Background If patients who are more severely ill have greater hospital costs for surgery, then health‐care reimbursements need to be adjusted appropriately so that providers caring for more seriously ill patients are not penalized for incurring higher costs. The authors' goal for this study was to determine if severity of illness, as measured by either the American Society of Anesthesiologists Physical Status (ASA PS) or the comorbidity index developed by Charlson, can predict anesthesia costs, operating room costs, total hospital costs, or length of stay for elective surgery. Methods The authors randomly selected 224 inpatients (60% sampling fraction) having either colectomy (n = 30), total knee replacement (n = 100), or laparoscopic cholecystectomy (n = 94) from September 1993 to September 1994. For each surgical procedure, backward‐elimination multiple regression was used to build models to predict (1) total hospital costs, (2) operating room costs, (3) anesthesia costs, and (4) length of stay. Explanatory candidate variables included patient age (years), sex, ASA PS, Charlson comorbidity index (which weighs the number and seriousness of coexisting diseases), and type of insurance (Medicare/Medicaid, managed care, or indemnity). These analyses were repeated for the pooled data of all 224 patients. Costs (not patient charges) were obtained from the hospital cost accounting software. Results Mean total hospital costs were $3,778 (95% confidence interval +/‐ 299) for laparoscopic cholecystectomy, $13,614 (95% CI +/‐ 3,019) for colectomy, and $18,788 (95% CI +/‐ 573) for knee replacement. The correlation (r) between ASA PS and Charlson comorbidity scores equaled 0.34 (P <.001). No consistent relation was found between hospital costs and either of the two severity‐of‐illness indices. The Charlson comorbidity index (but not the ASA PS) predicted hospital costs only for knee replacement (P =.003).

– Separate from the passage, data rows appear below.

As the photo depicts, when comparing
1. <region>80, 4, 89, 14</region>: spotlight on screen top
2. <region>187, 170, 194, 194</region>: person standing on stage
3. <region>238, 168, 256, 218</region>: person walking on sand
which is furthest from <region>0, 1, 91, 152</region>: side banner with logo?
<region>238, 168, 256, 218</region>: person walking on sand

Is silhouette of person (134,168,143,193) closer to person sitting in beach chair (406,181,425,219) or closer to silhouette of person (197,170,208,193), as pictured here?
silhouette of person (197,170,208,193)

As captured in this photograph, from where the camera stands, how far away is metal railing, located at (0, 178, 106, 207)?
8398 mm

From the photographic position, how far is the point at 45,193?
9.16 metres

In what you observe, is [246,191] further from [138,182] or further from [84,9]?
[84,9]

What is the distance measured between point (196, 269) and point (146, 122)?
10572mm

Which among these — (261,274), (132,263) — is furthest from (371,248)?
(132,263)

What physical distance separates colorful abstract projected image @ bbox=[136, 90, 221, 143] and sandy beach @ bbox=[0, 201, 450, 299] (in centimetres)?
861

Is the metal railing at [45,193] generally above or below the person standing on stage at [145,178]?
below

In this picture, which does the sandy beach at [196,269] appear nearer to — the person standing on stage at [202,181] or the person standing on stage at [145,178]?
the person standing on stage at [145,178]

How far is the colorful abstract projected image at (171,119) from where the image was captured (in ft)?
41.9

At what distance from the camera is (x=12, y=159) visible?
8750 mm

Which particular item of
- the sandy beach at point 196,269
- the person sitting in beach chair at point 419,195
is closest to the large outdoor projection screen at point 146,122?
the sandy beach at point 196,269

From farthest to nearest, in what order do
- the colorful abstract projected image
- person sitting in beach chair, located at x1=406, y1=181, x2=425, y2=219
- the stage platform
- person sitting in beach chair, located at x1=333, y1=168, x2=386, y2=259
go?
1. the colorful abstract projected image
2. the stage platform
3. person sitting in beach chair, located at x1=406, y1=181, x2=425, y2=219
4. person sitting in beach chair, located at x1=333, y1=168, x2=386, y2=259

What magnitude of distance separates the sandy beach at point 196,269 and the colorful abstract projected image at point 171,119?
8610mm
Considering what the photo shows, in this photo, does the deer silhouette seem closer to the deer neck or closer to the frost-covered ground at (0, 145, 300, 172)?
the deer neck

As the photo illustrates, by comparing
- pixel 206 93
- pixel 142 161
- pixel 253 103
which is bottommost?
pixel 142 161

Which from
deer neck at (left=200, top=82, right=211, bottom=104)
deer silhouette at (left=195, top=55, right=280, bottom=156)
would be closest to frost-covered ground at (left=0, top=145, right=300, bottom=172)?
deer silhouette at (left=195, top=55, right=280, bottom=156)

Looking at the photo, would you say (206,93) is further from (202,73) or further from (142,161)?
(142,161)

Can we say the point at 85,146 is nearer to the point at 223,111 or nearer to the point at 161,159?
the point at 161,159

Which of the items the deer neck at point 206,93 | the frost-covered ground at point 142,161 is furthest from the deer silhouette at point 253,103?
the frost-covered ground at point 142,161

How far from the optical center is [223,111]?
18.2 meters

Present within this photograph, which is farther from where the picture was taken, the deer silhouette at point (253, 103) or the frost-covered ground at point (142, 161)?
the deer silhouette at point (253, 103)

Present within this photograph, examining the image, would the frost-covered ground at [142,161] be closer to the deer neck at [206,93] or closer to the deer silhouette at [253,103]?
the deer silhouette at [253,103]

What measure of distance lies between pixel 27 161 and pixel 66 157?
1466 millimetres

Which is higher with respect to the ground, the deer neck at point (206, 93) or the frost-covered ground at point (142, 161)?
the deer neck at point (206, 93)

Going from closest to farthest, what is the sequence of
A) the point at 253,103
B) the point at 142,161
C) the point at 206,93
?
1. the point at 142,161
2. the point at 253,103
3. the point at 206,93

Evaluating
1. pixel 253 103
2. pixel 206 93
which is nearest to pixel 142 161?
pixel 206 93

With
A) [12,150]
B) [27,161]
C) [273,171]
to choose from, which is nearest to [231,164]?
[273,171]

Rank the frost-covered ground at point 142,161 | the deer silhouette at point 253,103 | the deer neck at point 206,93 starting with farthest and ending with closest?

The ASA PS, but not the Charlson index, predicted operating room and anesthesia costs only for colectomy (P <.03). Conclusions Severity of illness, as categorized by ASA PS categories 1–3 or by the Charlson comorbidity index, was not a consistent predictor of hospital costs and lengths of stay for three types of elective surgery. Hospital resources for these lower‐risk elective procedures may be expended primarily to manage the consequences of the surgical disease, rather than to manage the patient's coexisting diseases.